= Texte =
┌────────

Le 22 juillet, Hitachi a présenté à Londres sa gamme de rames automotrices électriques. Destinées en un premier temps au marché britannique, elles sont conçues pour gagner l'Europe continentale. Après les trains à grande vitesse pour la desserte du Kent, un nouveau défi est lancé aux constructeurs européens. Pourront-ils résister à la concurrence d'une industrie japonaise rompue au transport de masse, alignant des performances inégalées en termes de régularité ou de fiabilité ?


En juillet aussi, le chinois CRCC (China Railway Construction Corp.) remportait un contrat de construction de 150 km de lignes pour le métro de Moscou. Car la concurrence mondiale ne se fait plus seulement sur les matériels mais sur les infrastructures.


Le décor est planté. On a vécu longtemps dans l'idée qu'il y avait trois grands constructeurs mondiaux, Alstom, Siemens, Bombardier. Et que c'était peut-être un de trop. Aujourd'hui, les trois grands sont pris en tenaille. De plus gros qu'eux sont apparus : CSR et CNR, deux Chinois. Le Japonais Hitachi a implanté au Royaume-Uni le siège de son activité ferroviaire. Parallèlement, en Europe même, des constructeurs de taille plus modeste, pesant toutefois de 1 à 2 milliards d'euros de CA, ont une influence considérable sur le marché en se mettant à l'écoute des « petits » clients : le Suisse Stadler, le Tchèque Skoda, les Polonais Solaris et Pesa, les Espagnols Caf et Talgo, l'Allemand Vossloh. Une autre raison pousse à la baisse des prix : alors que les Espagnols s'étaient lancés dans d'énormes efforts d'équipement et renforçaient leur industrie ferroviaire, la violence de la crise a conduit à l'interruption des programmes dans la péninsule. Les industriels ou les ingénieries, en surcapacité, arrivent « comme des morts de faim » sur le marché mondial. Dans une moindre mesure, n'est-ce pas ce chemin que prend le secteur en France ?


En Allemagne, le ferroviaire résiste, avec un CA de 10,4 milliards d'euros pour l'industrie, le double de celui des industriels français. Et un carnet de commandes bien rempli. « Les Allemands sont sur une autre planète », soupire-t-on à la Fédération des industries ferroviaires. Mais, en France, tout le monde a l'air d'accord pour dire l'heure est grave. Il faut se mettre en ordre de marche. C'est maintenant ou jamais. Plus précisément, on entend : nous avons cinq ans devant nous.

└────────

= Exercices =
(1) Selon le texte, quel chiffre d'affaires l'industrie ferroviaire réalise-t-elle en Allemagne ?
(2) Filtrez les enregistrements en recopiant chaque ligne qui contient la chaîne « rock ». Tenez compte de la casse.
Le texte et les enregistrements ne proviennent pas de la même source.

= Enregistrements à traiter =
┌────────

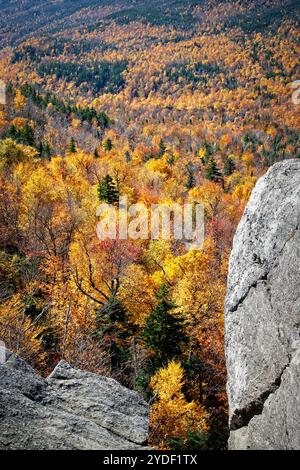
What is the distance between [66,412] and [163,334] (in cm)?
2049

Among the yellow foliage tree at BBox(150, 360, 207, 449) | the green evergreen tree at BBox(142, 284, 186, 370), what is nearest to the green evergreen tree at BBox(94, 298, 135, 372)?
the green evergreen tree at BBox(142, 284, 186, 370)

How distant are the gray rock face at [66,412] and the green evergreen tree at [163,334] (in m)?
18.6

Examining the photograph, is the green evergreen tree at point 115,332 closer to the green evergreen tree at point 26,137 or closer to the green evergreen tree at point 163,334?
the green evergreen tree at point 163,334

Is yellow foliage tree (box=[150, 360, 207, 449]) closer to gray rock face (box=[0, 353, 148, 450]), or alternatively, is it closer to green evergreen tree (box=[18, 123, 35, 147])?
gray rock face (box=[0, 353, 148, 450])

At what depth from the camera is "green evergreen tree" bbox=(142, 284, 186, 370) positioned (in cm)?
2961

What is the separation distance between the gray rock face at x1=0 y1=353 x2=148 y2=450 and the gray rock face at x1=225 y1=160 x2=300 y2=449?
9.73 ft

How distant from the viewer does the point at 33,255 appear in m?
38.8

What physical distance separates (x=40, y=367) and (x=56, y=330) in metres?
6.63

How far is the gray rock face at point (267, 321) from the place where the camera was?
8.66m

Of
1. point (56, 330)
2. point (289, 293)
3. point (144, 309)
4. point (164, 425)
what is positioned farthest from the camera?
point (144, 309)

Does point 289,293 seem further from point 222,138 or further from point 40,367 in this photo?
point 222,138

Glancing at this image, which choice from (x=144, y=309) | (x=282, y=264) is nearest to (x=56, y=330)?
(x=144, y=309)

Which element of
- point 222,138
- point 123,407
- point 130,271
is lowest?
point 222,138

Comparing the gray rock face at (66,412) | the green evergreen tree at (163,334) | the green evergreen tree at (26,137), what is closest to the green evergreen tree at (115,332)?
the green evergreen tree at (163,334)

└────────

= Réponses =
(1) 10,4 milliards d'euros.

(2)
How distant are the gray rock face at [66,412] and the green evergreen tree at [163,334] (in m)?
Is yellow foliage tree (box=[150, 360, 207, 449]) closer to gray rock face (box=[0, 353, 148, 450]), or alternatively, is it closer to green evergreen tree (box=[18, 123, 35, 147])?
gray rock face (box=[0, 353, 148, 450])
What is the separation distance between the gray rock face at x1=0 y1=353 x2=148 y2=450 and the gray rock face at x1=225 y1=160 x2=300 y2=449?
How far is the gray rock face at point (267, 321) from the place where the camera was?
Comparing the gray rock face at (66,412) | the green evergreen tree at (163,334) | the green evergreen tree at (26,137), what is closest to the green evergreen tree at (115,332)?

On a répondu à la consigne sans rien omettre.